We will be starting with Google Drive. Here’s the code that lists the first 100 files and folders in your Google Drive.

Python3




fro __future__ import print_fnction
from googleclient import discovery
from httplib2 import Http
from oauth2client import file, client, tools
  
store = file.Storage('storage.json')
creds = store.get()
if not creds or creds.invalid:
  flow = client.flow_from_clientsecrets('client_secrets.json')
  creds = tools.run_flow(flow, store)
    
DRIVE = discovery.build('drive', 'v3', http = creds.authorize(Http()))
files = Drive.files().list().execute().get('files', [])
for f in files:
  print(f['name'], f['mimeType'])


The real application is really just the last three lines. Everything else is just the security boilerplate and a requested scopes and an API endpoint creation. Once you have an endpoint to the Drive API, it’s as simple as creating a file listing query, executing that query, and displaying the results.

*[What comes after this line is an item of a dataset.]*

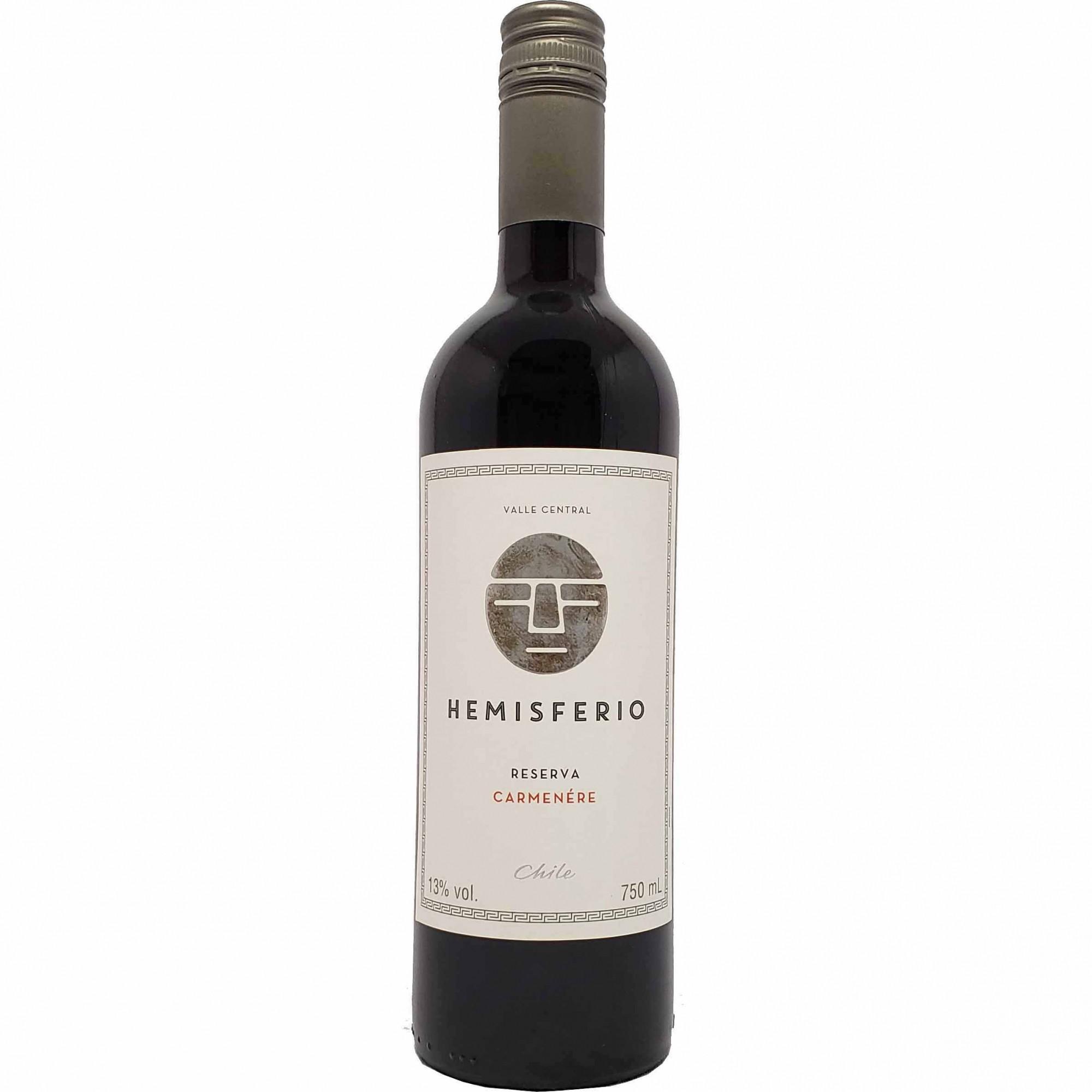 Vinho Tinto Hemisferio Reserva Carménère - 750ml -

Google’s upgrading to newer client libraries to bring the GCP and G Suite worlds closer together. While the current libraries will stay operational for a while, you need to see how the code changes. So here’s the exact same example but with the newer libraries.

Python3




from __future__ import print_function
import os.path
from google.auth.transport.requests import Request
from google.auth_oauthlib.flow import InstalledAppFlow
from googleapiclient import discovery
  
creds = None
  
#store & refresh tokens
TOKENS = 'token.p'
  
if os.path.exists(TOKENS):
  with open(TOKENS, 'rb') as token:
    creds = pickle.load(token)
if not (creds and creds.valid):
  if creds and creds.expired and creds.refres_token:
    creds.refresh(Request())
  else:
    flow = InstalledAppFlow.from_client_secrets_file('client_secret.json', SCOPES)
    creds = flow.run_local_server()
with open(TOKENS, 'wb') as token:
  pickle.dump(creds, token)
    
DRIVE = discovery.build('drive', 'v3', http = creds.authorize(Http()))
files = Drive.files().list().execute().get('files', [])
for f in files:
  print(f['name'], f['mimeType'])
    
   


As you can see, aside from a couple of import changes, managing the OAuth tokens yourself, everything else stays mostly the same. The G Suite docs already reflect this change but bear in mind that most of the code in the wild still uses the original libraries. While this sample is in Python, you can guess that the client library upgrades like this, apply regardless of what language you use. 

One reason to use the Drive API could be, you want to write an app that backs up zip files but expands them in flight to Google Drive. Another example, let’s say you get a job at a startup helping people automate photo albums. And, you’d pitch that everyone who gets back from vacation has to empty out their cameras and phones to an external hard drive. If you use the Drive API to access file metadata like the timestamp and geolocation, you and your team could actually build an app that auto generates photo albums. Now taking it a step further, stitch those photos together into a video, upload it with the YouTube API, then use the Gmail API to tell your friends and family. 

Each Google API has official documentation. And the G Suite ones live at developers.google.com/ whatever the API name is, such as Drive. The docs are structured via the guides tab that features quick starts in multiple languages as well as guides for specific API features.

Now beyond the quick starts are more fully fleshed out sample apps. These live under the samples tab for each API and links to the open-source repositories or developer videos are also available here.

 Now if you need help, the Support tab links to stack overflow, or issue tracker for bugs and feature requests, or perhaps communities of like-minded developers.